The problem is a classic one: too much demand, too little supply. Last year, Ghana’s total dependable power capacity was 2,533 megawatts, just over half of which came from hydropower. But appetite for power has been skyrocketing. Demand recently has grown more than 10 percent annually. Although it closely matched supply in 2014, Ghana now needs to find 4,000 more megawatts just to keep up. The government’s programs to expand power generation, which began in 2007, have added only 35 percent of what is expected.
Ghana’s generation infrastructure needs significant updating to reduce the amount of electricity lost during transmission and distribution. But it’s not clear where President-elect Akufo-Addo will get the money to do that. Unhelpfully, the Electricity Company of Ghana, a state-run monopoly, is comically bad at collecting money from its customers — especially from other state-run institutions like the police and the oil refinery, which are among its largest debtors. And in April 2015, Ghana had to ask the International Monetary Fund for a $900 million bailout; in return, the fund demanded an austerity program.
To meet ever rising demand, Ghana needs to get more independent power producers that use both thermal and renewable sources of energy — and fast.
This won’t be easy. Taking a power plant from project development to commercial operation requires several years. You can’t force such a task to fit within the constraints of a four-year election cycle. There is no guarantee the public will be understanding when the next general election comes around in 2020.

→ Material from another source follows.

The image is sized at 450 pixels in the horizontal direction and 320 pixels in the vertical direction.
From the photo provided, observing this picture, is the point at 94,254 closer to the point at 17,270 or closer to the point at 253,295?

There are several power projects in the works that could potentially be brought up to speed within a relatively short period. However, these projects were awarded by the departing government, and the new government may be hesitant to allow them to proceed if it means enriching its political opponents.
Meanwhile, the crisis persists. Two weeks ago, my neighborhood in Accra endured a rolling blackout. Time is not on Mr. Akufo-Addo’s side. His toughest job, therefore, will be to manage expectations. He can start by clearly articulating a plan with a realistic time frame.
But his administration also must raise money and get the private sector to invest in the electricity industry. Additionally, the new government should review and hurry along existing power projects, while it phases out inefficient subsidies in the electricity sector. It also needs to make the Electricity Company of Ghana start using dynamic pricing (charging more for electricity during peak hours) to manage demand.
If Mr. Akufo-Addo fails to resolve Ghana’s power crisis by the end of his four-year term, he can expect to make a call to a replacement president very similar to the one he received this month from the out-going president.
Kwaku O. Osei is an associate at the law firm Linklaters and a member of its Africa group.